What you should do →
Repeat the data verbatim.

Input records →
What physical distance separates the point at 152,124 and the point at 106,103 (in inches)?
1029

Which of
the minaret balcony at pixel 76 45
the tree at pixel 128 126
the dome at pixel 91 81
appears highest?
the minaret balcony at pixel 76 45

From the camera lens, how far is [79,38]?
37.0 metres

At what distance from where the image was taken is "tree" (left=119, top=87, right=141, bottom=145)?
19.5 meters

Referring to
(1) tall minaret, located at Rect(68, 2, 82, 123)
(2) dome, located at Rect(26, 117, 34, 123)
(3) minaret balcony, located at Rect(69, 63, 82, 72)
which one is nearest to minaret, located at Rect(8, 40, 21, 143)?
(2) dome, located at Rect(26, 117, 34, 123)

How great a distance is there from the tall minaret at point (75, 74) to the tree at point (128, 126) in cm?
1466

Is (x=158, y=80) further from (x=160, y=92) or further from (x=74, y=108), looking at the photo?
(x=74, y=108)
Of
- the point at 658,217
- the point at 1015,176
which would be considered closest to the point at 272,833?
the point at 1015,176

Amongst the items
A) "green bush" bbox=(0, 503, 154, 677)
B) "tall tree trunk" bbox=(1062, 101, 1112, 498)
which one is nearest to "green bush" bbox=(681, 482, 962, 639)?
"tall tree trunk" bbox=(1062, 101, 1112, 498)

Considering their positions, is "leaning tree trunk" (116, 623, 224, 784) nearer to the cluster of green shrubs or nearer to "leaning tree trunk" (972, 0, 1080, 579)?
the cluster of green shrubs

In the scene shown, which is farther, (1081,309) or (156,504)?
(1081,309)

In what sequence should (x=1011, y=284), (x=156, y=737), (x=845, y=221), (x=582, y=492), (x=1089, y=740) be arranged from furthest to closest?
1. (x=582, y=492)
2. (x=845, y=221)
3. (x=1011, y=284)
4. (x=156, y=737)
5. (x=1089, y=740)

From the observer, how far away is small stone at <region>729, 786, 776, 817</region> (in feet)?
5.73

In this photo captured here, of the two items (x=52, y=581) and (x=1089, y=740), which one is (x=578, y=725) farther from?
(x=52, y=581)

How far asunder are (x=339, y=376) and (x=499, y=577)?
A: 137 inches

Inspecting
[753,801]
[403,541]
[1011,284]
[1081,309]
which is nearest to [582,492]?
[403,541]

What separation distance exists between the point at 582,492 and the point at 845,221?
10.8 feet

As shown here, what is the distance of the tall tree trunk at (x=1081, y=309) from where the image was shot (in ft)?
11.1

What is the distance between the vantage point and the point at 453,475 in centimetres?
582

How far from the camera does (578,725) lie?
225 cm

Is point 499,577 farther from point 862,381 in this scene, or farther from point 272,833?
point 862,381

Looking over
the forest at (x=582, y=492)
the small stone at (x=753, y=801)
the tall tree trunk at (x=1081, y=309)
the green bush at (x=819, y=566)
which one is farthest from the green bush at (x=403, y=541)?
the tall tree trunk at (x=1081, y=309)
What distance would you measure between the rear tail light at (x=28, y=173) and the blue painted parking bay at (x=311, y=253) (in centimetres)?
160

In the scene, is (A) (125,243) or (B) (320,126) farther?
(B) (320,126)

Task output →
What physical distance separates the point at 152,124 and the point at 106,103 (in inches)?
1029

Which of
the minaret balcony at pixel 76 45
the tree at pixel 128 126
the dome at pixel 91 81
appears highest?
the minaret balcony at pixel 76 45

From the camera lens, how far is [79,38]?
37.0 metres

At what distance from where the image was taken is "tree" (left=119, top=87, right=141, bottom=145)?
19.5 meters

Referring to
(1) tall minaret, located at Rect(68, 2, 82, 123)
(2) dome, located at Rect(26, 117, 34, 123)
(3) minaret balcony, located at Rect(69, 63, 82, 72)
which one is nearest to minaret, located at Rect(8, 40, 21, 143)?
(2) dome, located at Rect(26, 117, 34, 123)

How great a distance is there from the tall minaret at point (75, 74) to the tree at point (128, 126) in cm?
1466

Is (x=158, y=80) further from (x=160, y=92) or further from (x=74, y=108), looking at the photo?
(x=74, y=108)
Of
- the point at 658,217
- the point at 1015,176
which would be considered closest to the point at 272,833?
the point at 1015,176

Amongst the items
A) "green bush" bbox=(0, 503, 154, 677)
B) "tall tree trunk" bbox=(1062, 101, 1112, 498)
which one is nearest to "green bush" bbox=(681, 482, 962, 639)?
"tall tree trunk" bbox=(1062, 101, 1112, 498)

Considering their positions, is "leaning tree trunk" (116, 623, 224, 784) nearer to the cluster of green shrubs or nearer to "leaning tree trunk" (972, 0, 1080, 579)?
the cluster of green shrubs

In the scene shown, which is farther, (1081,309) or (156,504)?
(1081,309)

In what sequence should (x=1011, y=284), (x=156, y=737), (x=845, y=221), (x=582, y=492), (x=1089, y=740) be arranged from furthest to closest?
1. (x=582, y=492)
2. (x=845, y=221)
3. (x=1011, y=284)
4. (x=156, y=737)
5. (x=1089, y=740)

From the observer, how far away is small stone at <region>729, 786, 776, 817</region> (in feet)?
5.73

In this photo captured here, of the two items (x=52, y=581) and (x=1089, y=740), which one is (x=578, y=725) farther from?
(x=52, y=581)

How far asunder are (x=339, y=376) and (x=499, y=577)?
A: 137 inches

Inspecting
[753,801]
[403,541]
[1011,284]
[1081,309]
which is nearest to [582,492]?
[403,541]

What separation distance exists between the point at 582,492 and the point at 845,221?
10.8 feet

As shown here, what is the distance of the tall tree trunk at (x=1081, y=309) from where the image was shot (in ft)?
11.1

What is the distance between the vantage point and the point at 453,475 in centimetres?
582

How far from the camera does (578,725) lie?
225 cm

Is point 499,577 farther from point 862,381 in this scene, or farther from point 272,833?
point 862,381

Looking over
the forest at (x=582, y=492)
the small stone at (x=753, y=801)
the tall tree trunk at (x=1081, y=309)
the green bush at (x=819, y=566)
which one is farthest from the green bush at (x=403, y=541)?
the tall tree trunk at (x=1081, y=309)
What distance would you measure between the rear tail light at (x=28, y=173) and the blue painted parking bay at (x=311, y=253) (in centimetres)?
160

In the scene, is (A) (125,243) or (B) (320,126) farther?
(B) (320,126)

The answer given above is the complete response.